Kenyataannya, tegas Syafruddin, pada bulan Juli 2000 sebelum masa akhir dirinya menjabat sebagai Ketua BPPN, dia telah melaporkan pengaduan, menerbitkan KKSK pada Juni 2002 sehingga tidak ada misrepresentasi .
"Keanehannya adalah KPK dengan sengaja memotong bagian penting dari informasi dan kebijakan penyelesaian MSAA-BDNI sejak tahun 2000-2004, hanya melihat misrepresentasi tahun 1999 dan langsung didakwakan tahun 2018. Sehingga objektifitas JPU KPK menjadi sangat diragukan dan tendensius untuk menghukum kami," tuturnya
Menanggapi hal itu, Jaksa Penuntut Umum KPK Kiki Ahmad Yani mengatakan KPK tidak mempermasalahkan pledoi Syafruddin karena merupakan persepsi terdakwa.
Namun, pihaknya juga menolak dikatakan tendensius dalam menangani perkara BLBI.
"Persepsi beliau. Kalau terdakwa berpendapat seperti itu, ya, tidak apa-apa. Yang penting kita tidak tendensius. Selama menangani perkara kita pernah ada tendensi untuk siapapun. Keliru, kalau dibilang tendensius," ujar Kiki.
Penuntut Umum Komisi Pemberantasan Korupsi menuntut Syafruddin Temenggung, terdakwa korupsi penerbitan SKL BLBI dengan hukuman 15 tahun penjara.
Dalam sidang lanjutan perkara korupsi penerbitan surat keterangan lunas BLBI dengan agenda pembacaan tuntutan, tim penuntut umum dari Komisi Pemberantasan Korupsi (KPK) menyatakan bahwa Syafruddin mengklaim Presiden Megawati Soekarno Putri menyetujui penghapusan utang BDNI kepada petani tambak yang dijamin oleh PT Dipasena Citra Darmadja (DCD) dan PT Wachyuni Mandira (WM).
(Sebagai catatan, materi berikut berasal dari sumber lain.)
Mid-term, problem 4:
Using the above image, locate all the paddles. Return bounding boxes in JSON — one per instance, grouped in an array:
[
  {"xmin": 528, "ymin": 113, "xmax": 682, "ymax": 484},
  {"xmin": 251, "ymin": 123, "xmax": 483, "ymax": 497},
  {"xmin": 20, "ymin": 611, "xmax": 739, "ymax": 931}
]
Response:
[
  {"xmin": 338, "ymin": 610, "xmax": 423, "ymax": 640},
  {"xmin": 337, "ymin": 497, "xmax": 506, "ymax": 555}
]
“Padahal ratas [rapat terbatas] tidak pernah mengambil keputusan untuk dilakukan penghapusan. Terdakwa mengetahui bahwa belum ada persetujuan Presiden terkait write off atau penghapus bukuan terkait utang petambak Dipasena, tapi terdakwa tetap mencantumkan bahwa usulan penghapusan atas porsi unsustainable tambak plasma sebesar Rp2,8 triliun tersebut adalah atas persetujuan Presiden pada ratas 11 Februari 2004,” jelas I Wayan Riana, salah seorang penuntut umum KPK dalam sidang, Senin (3/9/2018).
Atas perbuatannya, penuntut umum meminta majelis hakim yang diketuai oleh Yanto, Ketua PN Jakarta Pusat, untuk menjatuhkan hukuman selama 15 tahun penjara kepada Syafruddin Temenggung dan denda Rp1 miliar subsider 6 bulan kurungan penjara.